Chancellor wants more judges to reduce case backlogs
October 31, 2003
CHANCELLOR of the Judiciary, Ms. Desiree Bernard, has once again indicated that the functioning of the judicial system has suffered severely from inadequate staff at almost every level.
According to Chancellor Bernard, one of the most affected areas is the backlog of cases awaiting trial. She, however, noted that every effort is being made to reduce this.
"We are terribly short of judges, which has led to a decrease in the ability to reduce the backlog of cases," the Chancellor said in a recent interview with the Government Information Agency (GINA).
"I think we are hanging on by our fingertips and I need to keep the system together and that is both at the magisterial and judicial levels because we desperately need vacancies filled so that we can have judges at hand to undertake the work," she said.
The absence of the Judicial Service Commission is also a major contributing factor to the deteriorated staffing situation, as new appointments, promotions and discipline cannot be addressed.
The Judicial Service Commissions' establishment is dependent on the establishment of the Public Service Commission, as Chairperson of the latter sits on the Judicial Service Commission as well.

(Image-based spatial reasoning data)
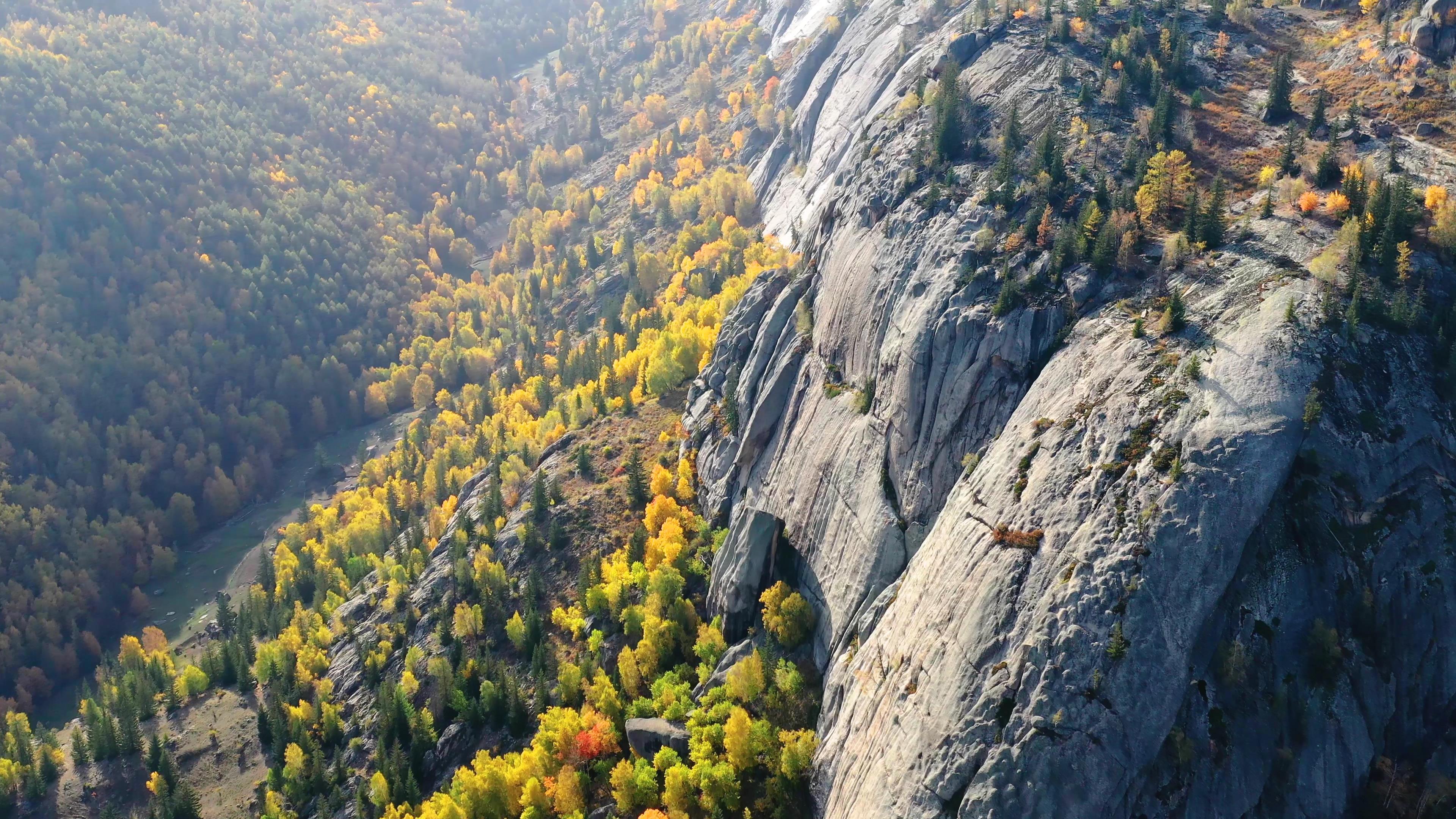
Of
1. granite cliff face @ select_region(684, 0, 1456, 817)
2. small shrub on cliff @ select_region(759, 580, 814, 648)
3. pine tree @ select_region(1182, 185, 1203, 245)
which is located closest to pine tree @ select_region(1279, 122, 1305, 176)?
granite cliff face @ select_region(684, 0, 1456, 817)

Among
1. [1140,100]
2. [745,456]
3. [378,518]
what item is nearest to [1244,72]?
[1140,100]

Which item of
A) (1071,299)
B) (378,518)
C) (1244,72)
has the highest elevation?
(1244,72)

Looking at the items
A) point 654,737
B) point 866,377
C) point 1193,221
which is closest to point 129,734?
point 654,737

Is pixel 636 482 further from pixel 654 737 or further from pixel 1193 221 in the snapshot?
pixel 1193 221

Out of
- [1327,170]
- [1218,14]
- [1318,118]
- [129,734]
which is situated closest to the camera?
[1327,170]

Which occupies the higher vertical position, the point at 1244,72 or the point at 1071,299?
the point at 1244,72

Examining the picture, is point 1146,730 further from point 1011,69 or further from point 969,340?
point 1011,69

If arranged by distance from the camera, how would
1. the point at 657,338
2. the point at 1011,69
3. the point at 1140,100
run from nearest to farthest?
the point at 1140,100 → the point at 1011,69 → the point at 657,338
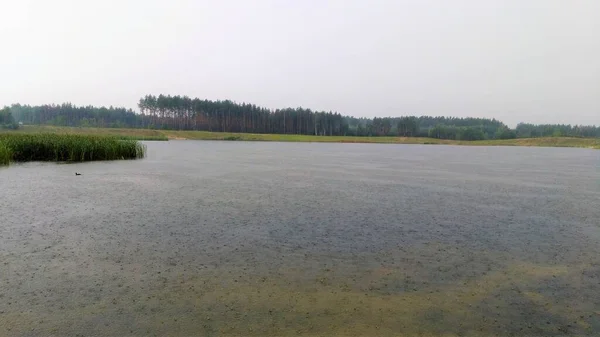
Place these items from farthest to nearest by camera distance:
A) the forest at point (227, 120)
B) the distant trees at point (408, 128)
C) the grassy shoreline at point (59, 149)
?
the distant trees at point (408, 128) < the forest at point (227, 120) < the grassy shoreline at point (59, 149)

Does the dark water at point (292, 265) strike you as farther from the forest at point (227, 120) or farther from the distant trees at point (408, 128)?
the distant trees at point (408, 128)

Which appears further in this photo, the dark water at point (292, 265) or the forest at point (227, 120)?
the forest at point (227, 120)

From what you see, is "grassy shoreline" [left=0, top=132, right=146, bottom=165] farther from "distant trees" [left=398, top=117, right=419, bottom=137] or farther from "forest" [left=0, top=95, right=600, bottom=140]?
"distant trees" [left=398, top=117, right=419, bottom=137]

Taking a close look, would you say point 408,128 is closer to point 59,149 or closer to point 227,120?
point 227,120

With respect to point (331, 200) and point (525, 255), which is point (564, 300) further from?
point (331, 200)

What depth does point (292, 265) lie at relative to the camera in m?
7.57

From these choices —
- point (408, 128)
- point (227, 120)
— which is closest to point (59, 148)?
point (227, 120)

* [Actions to take]
(1) According to the article on the judicial staffing shortage, why can't new appointments, promotions and discipline be addressed?
(2) Proceed with the article on the judicial staffing shortage, picking up after its final sentence.
This data was taken from a separate source.

* [Task answers]
(1) The Judicial Service Commission is absent.

(2)
"Over the years we have had a few resignations and retirement and we have not been able to fill those vacancies. So it means that we have fewer judges, whereas our component in the High Court should be 10 plus the Chief Justice, it is now down to seven...at the Magistracy we should have 22, we only have about 14 or 15 magistrates. At the Court of Appeal we should have at least five plus the Chancellor, we only have three plus the Chancellor," she said, adding that these quotas are inadequate "to really make an impact".
The Chancellor also noted that while there is no immediate strategic solution to the situation, the members of the judiciary have to concentrate on making the most of the limited resources.
"We try our best just to keep things going but there is only so much that we can do," Chancellor Bernard said.
She said, too, that often the public does not appreciate nor even realize the trying circumstances under which the judiciary functions. (GINA)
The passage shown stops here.